Construisons des églises, mon ami ! Construisons des églises avec nos cœurs brûlants, dans lesquels brille le soleil éclatant de la justice, Christ, Celui qui nous a dit que par la foi nous sommes libres du péché. Construisons les églises de notre foi, qu’aucune puissance humaine ne peut ébranler, car le fondement ultime de l’Église est le Christ lui-même. Sens ton voisin à tes côtés, toujours présent, et ne te demande jamais : « Qui est cet homme ? » mais dis-toi : « Il n’est pas étranger. C’est mon frère. C’est l’Église du Christ, comme moi, je le suis. » Regarde en arrière, mon ami, et tremble ! Regarde devant toi et réjouis-toi ! L’histoire est une série d’événements sclérosés d’où se lèvent, de temps en temps, les témoignages vivants de la foi voïvodale, matérialisés dans les églises et les monastères. Trésor de l’âme roumaine et chrétienne, ils représentent l’esprit qui donne vie à notre tradition nationale. Tout ce qui tombe en dehors de cette spiritualité est voué à la destruction. Les montagnes se sont effondrées, les forêts ont brûlé, les peuples ont disparu. Mais les églises sont restées en vie et les monastères sont le foyer à partir duquel la fumée des prières monte continuellement au ciel. Nous ne pouvons pas affirmer la continuité d’une spiritualité roumaine, nous ne pouvons pas prétendre que nous avons repris sans changement la tradition et l’âme du peuple si nous détruisons les églises qui les ont exprimées pleinement. Nous ne pouvons pas parler des rois roumains en détruisant leurs réalisations ; on ne peut pas parler de Mihai le Brave faisant disparaître l’église Enei en une nuit !

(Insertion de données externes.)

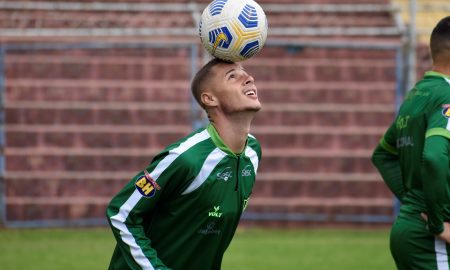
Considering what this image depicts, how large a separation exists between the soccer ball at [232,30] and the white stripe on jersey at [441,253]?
5.05 feet

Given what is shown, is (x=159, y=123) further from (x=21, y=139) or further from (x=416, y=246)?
(x=416, y=246)

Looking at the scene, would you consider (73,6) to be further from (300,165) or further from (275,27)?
(300,165)

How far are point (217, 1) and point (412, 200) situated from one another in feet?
5.48

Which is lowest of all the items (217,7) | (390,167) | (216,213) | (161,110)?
(161,110)

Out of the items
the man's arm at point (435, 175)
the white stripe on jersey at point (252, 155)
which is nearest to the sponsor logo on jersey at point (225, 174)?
the white stripe on jersey at point (252, 155)

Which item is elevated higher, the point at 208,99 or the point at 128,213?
the point at 208,99

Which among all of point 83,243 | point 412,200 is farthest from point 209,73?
point 83,243

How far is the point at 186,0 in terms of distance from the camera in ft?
47.9

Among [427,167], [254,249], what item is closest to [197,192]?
[427,167]

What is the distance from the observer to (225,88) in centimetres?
493

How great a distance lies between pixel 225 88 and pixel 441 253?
1629 millimetres

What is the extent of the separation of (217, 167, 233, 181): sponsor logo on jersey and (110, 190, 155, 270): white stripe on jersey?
0.46 m

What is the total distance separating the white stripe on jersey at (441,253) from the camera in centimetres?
538

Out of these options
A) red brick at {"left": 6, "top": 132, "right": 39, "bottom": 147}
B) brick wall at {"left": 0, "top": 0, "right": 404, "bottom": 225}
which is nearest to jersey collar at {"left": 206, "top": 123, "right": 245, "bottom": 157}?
brick wall at {"left": 0, "top": 0, "right": 404, "bottom": 225}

Aucune cave à vin, aucun bistrot « Danube », ancien ou nouveau, ne peut égaler même une seule pierre de la fondation de l’église Enei. Aucune doctrine athée, aucun prétendu argument « scientifique » ne peut t’empêcher, jeune ami, de te poser des questions sur l’existence et son sens, sur Dieu et le salut.
Ce questionnement est la preuve de ta liberté par rapport à toute contrainte, à la matière elle-même ; c’est ton chemin vers l’église et la porte par laquelle tu y entres.
Ne pas hésiter à la porte, mon ami ! Entre ! Tu te trouves sur le seuil de l’Église depuis tant d’années sans le savoir.
Pendant tant d’années, tu as entendu la voix de Jésus qui te disait : « Celui qui vient à moi, je ne le chasserai pas. »
Le monde te chasse, t’opprime, t’aliène. Mais Jésus t’accueille, te réconforte et te redonne à toi-même.
Viens construire des églises à nos côtés ! Reconstruisons dans notre âme une Église Enei Christique et royale, vivante et immortelle jusqu’à ce que nous la voyions levée matériellement, à sa place — témoignage extraordinaire de notre foi chrétienne et de notre affirmation nationale !
Sans églises, sans monastères, nous sommes déracinés. Quiconque démolit des églises détruit l’argument même de notre subsistance matérielle et spirituelle sur cette terre qui nous a été donnée par Dieu.
Jeune ami, tu n’es plus seul. Tu es dans l’église du Christ.